Passage for review:
# Need Suggestions for a Ladies Hand Gun



## ssmeester (Sep 23, 2010)

I'd like to get a handgun but have no idea where to begin. I'm small gal and want something that won't knock me on my bottom or take off my arm, hand, fingers when I fire it.

All suggestions are welcomed.

Blessings,
Sandra


----------



## liteluvr (Dec 12, 2012)

My wife carries both a S&W Bodyguard and a Bersa Thunder.
Both are .380 caliber. The Bodyguard is ultra small with an integrated laser, and the Thunder is about half again as big, but thin and fits her hand quite well.
She's about 5'4 and 125 pounds, so she's not a big gal. The Bodyguard goes in a holster right in the small of her back.
The Bersa usually stays hidden in her car as a backup.
The Bersa has little recoil and is a joy to fire. The Bodyguard is like the LCP. It's so lightweight it's got some kick to it, but it's still a manageable gun.

Both are automatics, so there's a bit more involved in firing, as opposed to a revolver. That's a major thing to take into consideration... your level of involvement in using the weapon.

With a revolver, you can leave the weapon on an empty chamber, and just point and shoot. With an automatic, you either have to leave a round chambered (which a lot of people don't like to do) or you leave it unchambered and have to rack the slide before you're ready to fire. That takes time, and everything is a tradeoff.
If you don't have or need experience with both varieties to make a decision, go to a local shooting range, or check with a family member who is knowledgeable and get some experience first hand.


----------



## wannabechef (Nov 20, 2012)

Take her to a gun store with a range that also rents guns...let her hold and shoot several before dropping $$on a firearm.


----------



## Bearfootfarm (Jul 13, 2006)

Handle LOTS of guns, and get one that FEELS GOOD to you.
*Inexperienced* shooters generally do better starting with a revolver in 38 or 357.

This is assuming you want it for personal protection.

What *USES* do you need it for?


----------



## Rollochrome (Apr 9, 2012)

A little Smith & Wesson 642 is a .38 cal 5 shot revolver sold at places like Academy. You can buy high power 38+P loads....or light wad cutter loads....and just get comfortable with a revolver. Very concealable. Hammerless so it won't catch on your clothes or purse insides. Just point and click.

If you are wanting something semi-auto...Ruger makes a .380 cal. LCP that can be found commonly again at places like Academy.. Very few bells and whistles. Just point and click.

If your goal is self-defense....both these rounds will put down an attacker.....but they're not high caliber hand cannons. Very manageable to fire.


----------



## houndlover (Feb 20, 2009)

I'm no amazon, I like my colt .45 commander. The frame is smaller than the standard Colt. I had a browning hipower 9mm before and while it wasn't too large for me, I never could hit anything with it. I also like a nice revolver. My personal one is a .41 Smith and Wesson, but it's a cannon.


----------



## anita_fc (May 24, 2008)

Activities:
a - In the forum thread about choosing a handgun, what caliber are the two guns liteluvr's wife carries?
b - Continue the forum thread about choosing a handgun, starting with the post that belongs under its last header.

Study material:
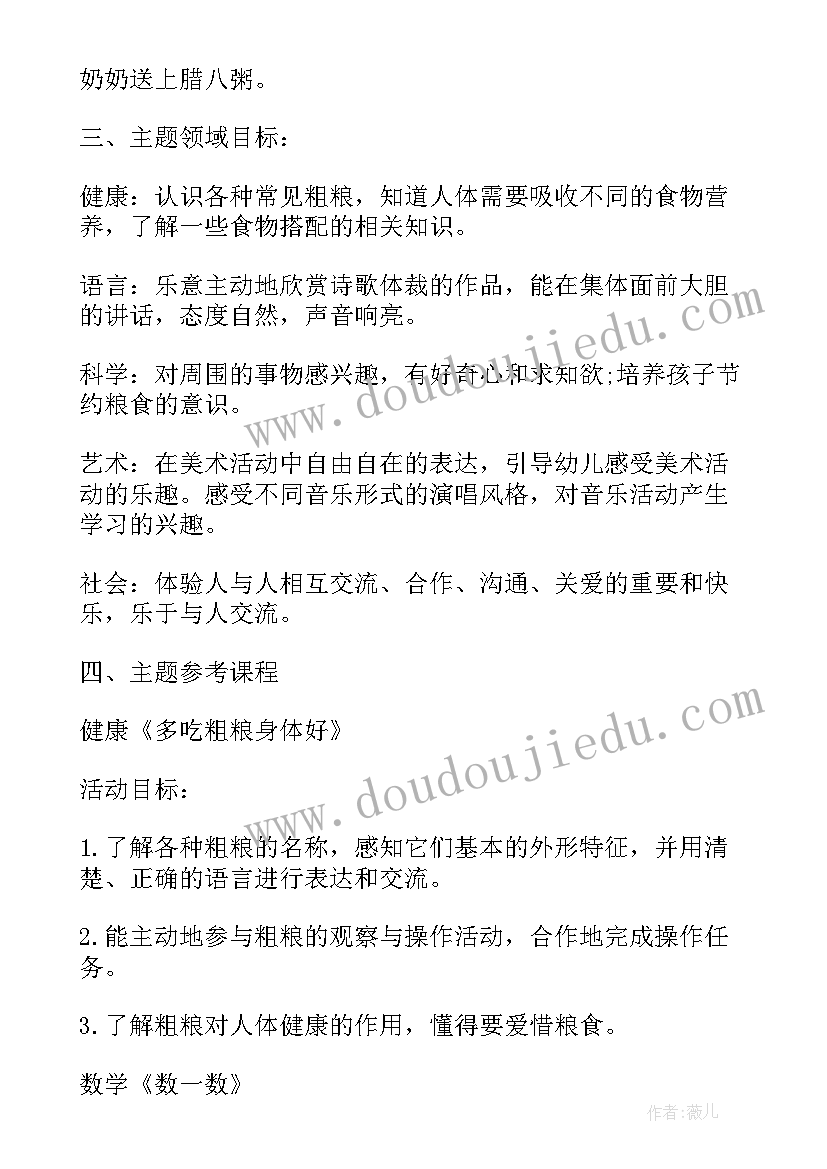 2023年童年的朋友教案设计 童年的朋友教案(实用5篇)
==
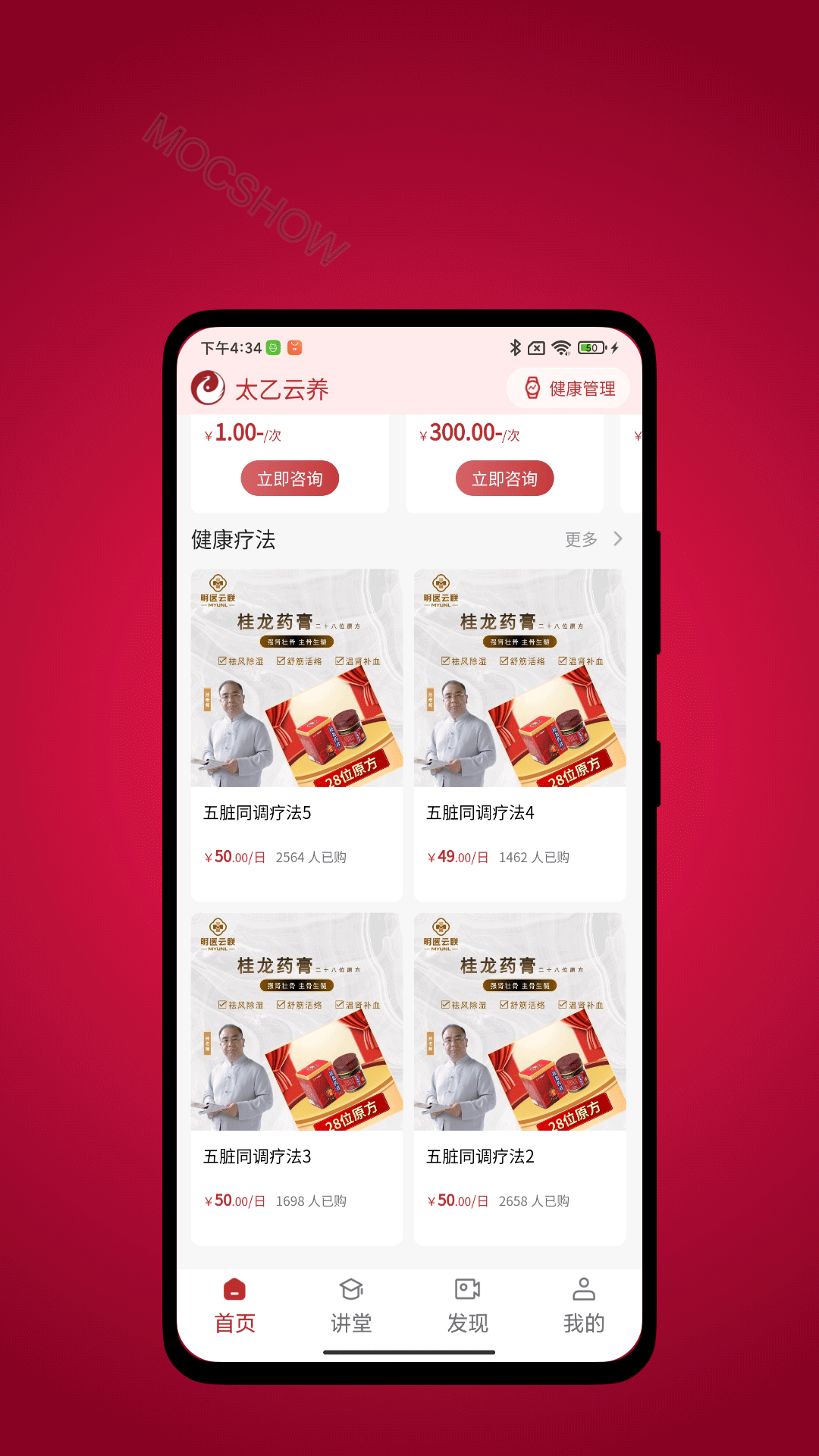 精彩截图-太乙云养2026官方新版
---
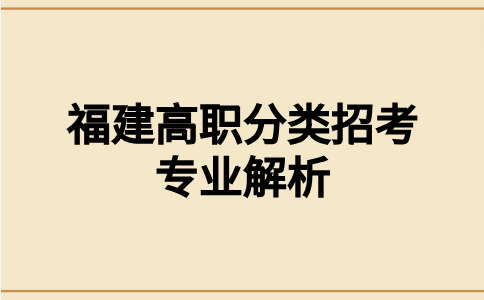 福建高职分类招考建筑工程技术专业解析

Response list:
a - Both are .380 caliber.

b -
I love my Walther PPK .380 , but I agree with Wannabechef and Barefootfarm -- find a gun store with a range and fire a bunch of different weapons before deciding.


----------



## Wildcat (Dec 2, 2012)

Definately agree with the above. A gun store with a shooting range that will let her try out several guns. Carried a .38 years ago as a deputy. It was fine but a little to heavy for my gun purse now that I'm an older poop. Wouldn't carry anything smaller then a 9. Hey after all, who's gona stop and ask......excuse me..what calibur are you pointing at me. Practice...it only takes one through the head to drop most assailants.


----------



## gunsmithgirl (Sep 28, 2003)

I prefer a compact 1911 in .45 ACP. Go to the range and get some practice in and find what your comfortable with.


----------



## NicoleC (Nov 7, 2008)

It sounds like you are afraid of the recoil and you really shouldn't be. Also be aware that the caliber of the gun is not an equation for the recoil. A larger 9mm may have less recoil than a subcompact .380

I second the suggestion to find a local gun range that rents a selection of guns. Be clear you are a beginner or a first time and the rangemaster should help you out with a lesson and some suggestions. (If s/he doesn't, leave and find another range.) Shoot at least half a dozen guns of varying styles and calibers and sizes and then you'll have some mental ammunition to decide what's right for you.


----------



## PistolPackinMom (Oct 20, 2012)

I have owned the Kel-Tec P3At, theBersa Thunder and the Thunder CC. They are nice, but I would recommend a Sig P238 over any of those, all day every day. It is MUCH more comfortable to shoot, and (to me) less bulky. It is more expensive, however, but I prefer the recoil comfort and quality of the Sig over Bersa or Kel-Tec.

Do you have any prior firearm experience? How often do you intend to practice? Is this for carrying and defense, or just for occasional use? Do you have a caliber preference? Do you have small, medium or large hands?

This video may help you, and I recommend several of her other videos as well.
[ame="http://www.youtube.com/watch?v=B68ILSzggTc"]Selecting a First Handgun (Women's Perspective)[/ame]

I also have a thread about different guns, holsters and outfits with lots of pictures that you can view here:

Concealed Carry Outfits for Women


----------



## Dutch 106 (Feb 12, 2008)

ANother though is find a local handgun nut and ask if you bu the ammo can you shot his?her pistols. This will often get you a lot more shooting and if you poke the right person you might get a shooting leason.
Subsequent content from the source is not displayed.